Provided entries -
————————
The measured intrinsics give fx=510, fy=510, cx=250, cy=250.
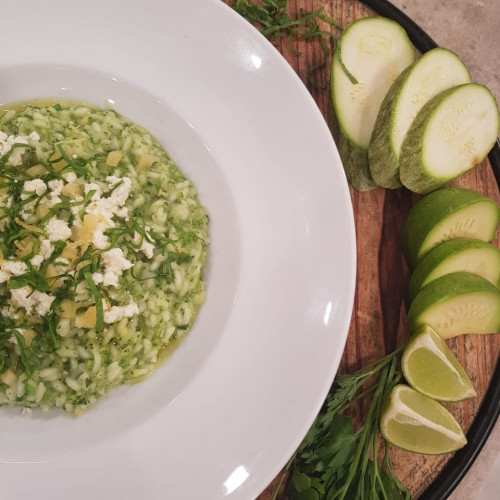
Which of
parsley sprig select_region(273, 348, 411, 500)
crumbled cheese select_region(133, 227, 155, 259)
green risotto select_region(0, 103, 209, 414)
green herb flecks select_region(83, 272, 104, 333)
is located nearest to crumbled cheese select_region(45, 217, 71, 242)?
green risotto select_region(0, 103, 209, 414)

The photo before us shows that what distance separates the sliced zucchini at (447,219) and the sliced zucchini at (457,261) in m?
0.07

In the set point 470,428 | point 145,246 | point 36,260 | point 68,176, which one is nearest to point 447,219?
point 470,428

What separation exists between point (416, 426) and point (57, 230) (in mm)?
2313

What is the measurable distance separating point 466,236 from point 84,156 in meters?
2.37

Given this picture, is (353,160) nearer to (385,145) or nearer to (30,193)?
(385,145)

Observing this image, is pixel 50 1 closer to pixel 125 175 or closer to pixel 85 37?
pixel 85 37

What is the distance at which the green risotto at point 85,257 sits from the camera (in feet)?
8.32

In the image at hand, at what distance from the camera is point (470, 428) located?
3.26 meters

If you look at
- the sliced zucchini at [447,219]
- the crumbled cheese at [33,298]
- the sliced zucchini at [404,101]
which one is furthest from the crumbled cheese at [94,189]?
the sliced zucchini at [447,219]

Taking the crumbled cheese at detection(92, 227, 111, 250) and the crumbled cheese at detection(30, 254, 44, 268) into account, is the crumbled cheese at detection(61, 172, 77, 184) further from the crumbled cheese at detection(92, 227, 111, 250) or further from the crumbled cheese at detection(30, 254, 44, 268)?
the crumbled cheese at detection(30, 254, 44, 268)

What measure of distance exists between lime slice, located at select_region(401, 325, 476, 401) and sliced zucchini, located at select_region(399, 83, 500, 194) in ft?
3.04

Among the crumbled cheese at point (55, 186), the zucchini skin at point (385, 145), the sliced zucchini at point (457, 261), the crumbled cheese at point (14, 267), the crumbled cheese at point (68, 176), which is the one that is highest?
the zucchini skin at point (385, 145)

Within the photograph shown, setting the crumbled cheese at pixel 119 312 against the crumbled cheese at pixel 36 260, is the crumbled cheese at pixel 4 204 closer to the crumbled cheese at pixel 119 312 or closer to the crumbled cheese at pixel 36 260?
the crumbled cheese at pixel 36 260

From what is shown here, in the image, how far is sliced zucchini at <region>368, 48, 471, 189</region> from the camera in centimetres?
301
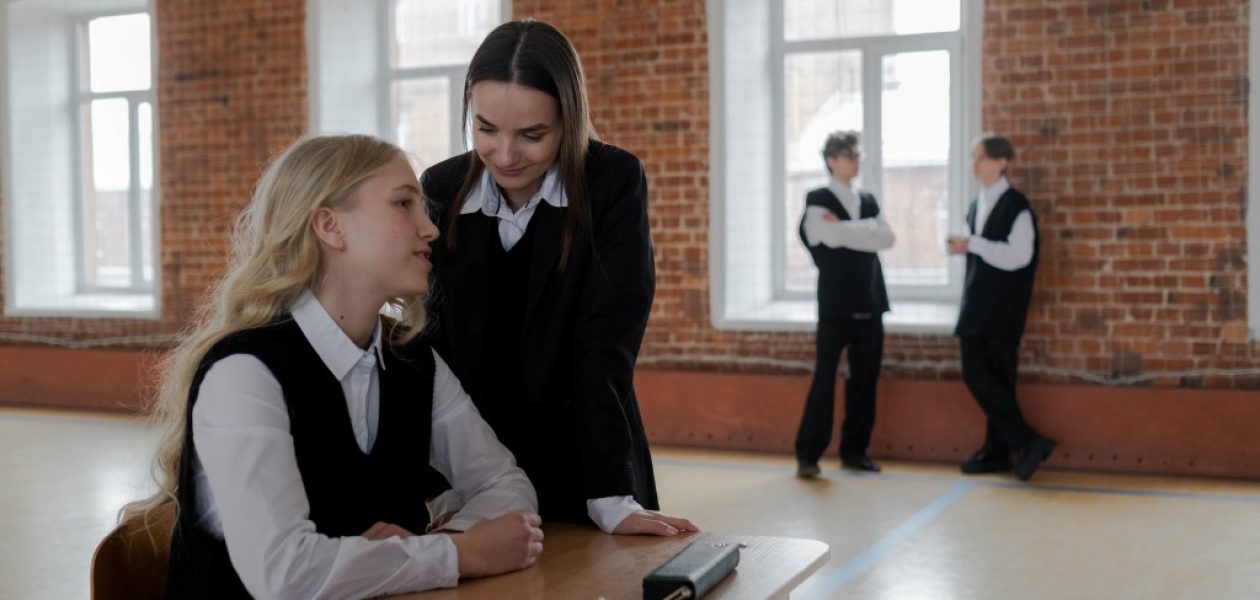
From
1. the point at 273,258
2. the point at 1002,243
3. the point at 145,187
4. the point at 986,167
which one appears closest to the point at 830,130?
the point at 986,167

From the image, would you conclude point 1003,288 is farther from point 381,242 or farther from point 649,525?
point 381,242

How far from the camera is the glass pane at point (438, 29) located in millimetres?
8492

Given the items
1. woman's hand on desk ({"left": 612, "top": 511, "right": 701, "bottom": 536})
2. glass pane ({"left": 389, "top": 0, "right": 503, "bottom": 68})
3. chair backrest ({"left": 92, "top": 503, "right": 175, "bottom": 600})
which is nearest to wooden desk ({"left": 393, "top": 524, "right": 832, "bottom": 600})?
woman's hand on desk ({"left": 612, "top": 511, "right": 701, "bottom": 536})

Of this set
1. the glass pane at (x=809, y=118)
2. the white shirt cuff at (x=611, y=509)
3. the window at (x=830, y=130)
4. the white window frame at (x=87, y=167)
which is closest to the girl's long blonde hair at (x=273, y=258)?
the white shirt cuff at (x=611, y=509)

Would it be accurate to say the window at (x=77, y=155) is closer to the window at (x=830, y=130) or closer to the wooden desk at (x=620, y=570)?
the window at (x=830, y=130)

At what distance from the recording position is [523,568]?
6.22ft

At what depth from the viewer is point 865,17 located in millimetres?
7258

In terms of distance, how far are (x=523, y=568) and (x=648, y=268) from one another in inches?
27.1

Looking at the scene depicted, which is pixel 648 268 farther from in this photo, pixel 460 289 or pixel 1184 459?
pixel 1184 459

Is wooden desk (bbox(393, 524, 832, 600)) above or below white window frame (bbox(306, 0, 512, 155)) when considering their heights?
below

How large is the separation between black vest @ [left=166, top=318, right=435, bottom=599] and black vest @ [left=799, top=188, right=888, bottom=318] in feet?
14.8

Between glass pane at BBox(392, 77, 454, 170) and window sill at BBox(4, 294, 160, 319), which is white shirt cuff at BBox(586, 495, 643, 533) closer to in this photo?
glass pane at BBox(392, 77, 454, 170)

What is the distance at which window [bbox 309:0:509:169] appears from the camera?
8.49m

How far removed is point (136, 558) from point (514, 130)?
88cm
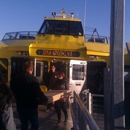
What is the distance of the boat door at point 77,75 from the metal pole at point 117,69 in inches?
360

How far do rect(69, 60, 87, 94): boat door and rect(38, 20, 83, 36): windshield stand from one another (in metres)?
2.88

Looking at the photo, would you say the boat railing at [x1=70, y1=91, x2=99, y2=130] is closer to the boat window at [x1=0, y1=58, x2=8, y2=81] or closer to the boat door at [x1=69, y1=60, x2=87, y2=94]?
the boat door at [x1=69, y1=60, x2=87, y2=94]

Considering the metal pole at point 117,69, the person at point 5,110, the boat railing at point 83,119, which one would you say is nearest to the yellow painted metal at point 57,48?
the boat railing at point 83,119

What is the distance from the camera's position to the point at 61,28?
16438 mm

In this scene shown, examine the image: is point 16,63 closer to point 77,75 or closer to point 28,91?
point 77,75

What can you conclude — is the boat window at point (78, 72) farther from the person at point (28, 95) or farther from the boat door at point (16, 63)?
the person at point (28, 95)

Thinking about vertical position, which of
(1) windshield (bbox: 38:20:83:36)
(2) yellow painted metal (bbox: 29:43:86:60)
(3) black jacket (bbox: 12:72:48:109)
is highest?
(1) windshield (bbox: 38:20:83:36)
————————
Exercise task -
Reproduce all the rows above verbatim, leaving out the pictures.

Solution to this exercise -
The measured intrinsics give fx=510, fy=510, cx=250, cy=250.
Which of
parsley sprig select_region(273, 348, 411, 500)
crumbled cheese select_region(133, 227, 155, 259)
green risotto select_region(0, 103, 209, 414)
green herb flecks select_region(83, 272, 104, 333)
is located nearest to crumbled cheese select_region(45, 217, 71, 242)?
green risotto select_region(0, 103, 209, 414)

The photo before us shows that what distance separates the sliced zucchini at (447,219) and the sliced zucchini at (457,261) in m?
0.07

In the set point 470,428 | point 145,246 | point 36,260 | point 68,176, which one is nearest to point 447,219?
point 470,428

What separation exists between point (416, 426) and point (57, 230) (in mm)?
2313

What is the measurable distance separating point 466,236 from point 84,156 in meters?
2.37

Given this picture, is (353,160) nearer to (385,145) or nearer to (30,193)?
(385,145)

Observing this image, is pixel 50 1 closer to pixel 125 175 or closer to pixel 85 37?
pixel 85 37

What is the distance at which the green risotto at point 85,257 sits from the camera (in feet)?
8.32

In the image at hand, at what distance from the camera is point (470, 428) located?
3.26 meters

If you look at
- the sliced zucchini at [447,219]
- the crumbled cheese at [33,298]
- the sliced zucchini at [404,101]
which one is furthest from the crumbled cheese at [94,189]?
the sliced zucchini at [447,219]

Taking the crumbled cheese at detection(92, 227, 111, 250) and the crumbled cheese at detection(30, 254, 44, 268) into account, is the crumbled cheese at detection(61, 172, 77, 184) further from the crumbled cheese at detection(92, 227, 111, 250) or further from the crumbled cheese at detection(30, 254, 44, 268)?
the crumbled cheese at detection(30, 254, 44, 268)

What measure of distance exists between lime slice, located at select_region(401, 325, 476, 401) and sliced zucchini, located at select_region(399, 83, 500, 194) in ft?
3.04

Among the crumbled cheese at point (55, 186), the zucchini skin at point (385, 145), the sliced zucchini at point (457, 261), the crumbled cheese at point (14, 267), the crumbled cheese at point (68, 176), which is the one that is highest?
the zucchini skin at point (385, 145)

Within the photograph shown, setting the crumbled cheese at pixel 119 312 against the crumbled cheese at pixel 36 260, is the crumbled cheese at pixel 4 204 closer to the crumbled cheese at pixel 119 312 or closer to the crumbled cheese at pixel 36 260?
the crumbled cheese at pixel 36 260

From what is shown here, in the image, how far is sliced zucchini at <region>368, 48, 471, 189</region> from the camera in centimetres?
301
From
1. the point at 273,258
2. the point at 1002,243
3. the point at 145,187
4. the point at 986,167
which one appears closest to the point at 830,130?
the point at 986,167

From the image, would you conclude point 1003,288 is farther from point 381,242 or farther from point 649,525?
point 381,242

How far from the camera is the glass pane at point (438, 29) located in millimetres?
8492

Given the items
1. woman's hand on desk ({"left": 612, "top": 511, "right": 701, "bottom": 536})
2. glass pane ({"left": 389, "top": 0, "right": 503, "bottom": 68})
3. chair backrest ({"left": 92, "top": 503, "right": 175, "bottom": 600})
which is nearest to wooden desk ({"left": 393, "top": 524, "right": 832, "bottom": 600})?
woman's hand on desk ({"left": 612, "top": 511, "right": 701, "bottom": 536})

Of this set
1. the glass pane at (x=809, y=118)
2. the white shirt cuff at (x=611, y=509)
3. the window at (x=830, y=130)
4. the white window frame at (x=87, y=167)
which is closest to the girl's long blonde hair at (x=273, y=258)?
the white shirt cuff at (x=611, y=509)

Would it be accurate to say the window at (x=77, y=155) is closer to the window at (x=830, y=130) or closer to the wooden desk at (x=620, y=570)?
the window at (x=830, y=130)

At what distance from the recording position is [523,568]?
6.22ft

At what depth from the viewer is point 865,17 located in millimetres?
7258

In terms of distance, how far are (x=523, y=568) and (x=648, y=268) from one another in inches?
27.1

Looking at the scene depicted, which is pixel 648 268 farther from in this photo, pixel 460 289 or pixel 1184 459?
pixel 1184 459

Is wooden desk (bbox(393, 524, 832, 600)) above or below white window frame (bbox(306, 0, 512, 155)) when considering their heights?
below

How large is the separation between black vest @ [left=166, top=318, right=435, bottom=599] and black vest @ [left=799, top=188, right=888, bottom=318] in feet?
14.8

Between glass pane at BBox(392, 77, 454, 170) and window sill at BBox(4, 294, 160, 319), which is white shirt cuff at BBox(586, 495, 643, 533) closer to in this photo?
glass pane at BBox(392, 77, 454, 170)

What is the distance at which window [bbox 309:0:509:169] appears from the camera?
8.49m

How far removed is point (136, 558) from point (514, 130)?
88cm
What is the distance of the boat door at point 77,75 from the metal pole at point 117,69 in inches?
360

How far do rect(69, 60, 87, 94): boat door and rect(38, 20, 83, 36): windshield stand from one another (in metres)?
2.88

Looking at the photo, would you say the boat railing at [x1=70, y1=91, x2=99, y2=130] is closer to the boat window at [x1=0, y1=58, x2=8, y2=81] or closer to the boat door at [x1=69, y1=60, x2=87, y2=94]?
the boat door at [x1=69, y1=60, x2=87, y2=94]

Considering the metal pole at point 117,69, the person at point 5,110, the boat railing at point 83,119, which one would you say is nearest to the yellow painted metal at point 57,48?
the boat railing at point 83,119

What is the distance from the camera's position to the point at 61,28?
16438 mm

In this scene shown, examine the image: is point 16,63 closer to point 77,75 or closer to point 28,91?
point 77,75

What can you conclude — is the boat window at point (78, 72) farther from the person at point (28, 95) or farther from the boat door at point (16, 63)?
the person at point (28, 95)

Thinking about vertical position, which of
(1) windshield (bbox: 38:20:83:36)
(2) yellow painted metal (bbox: 29:43:86:60)
(3) black jacket (bbox: 12:72:48:109)
is highest?
(1) windshield (bbox: 38:20:83:36)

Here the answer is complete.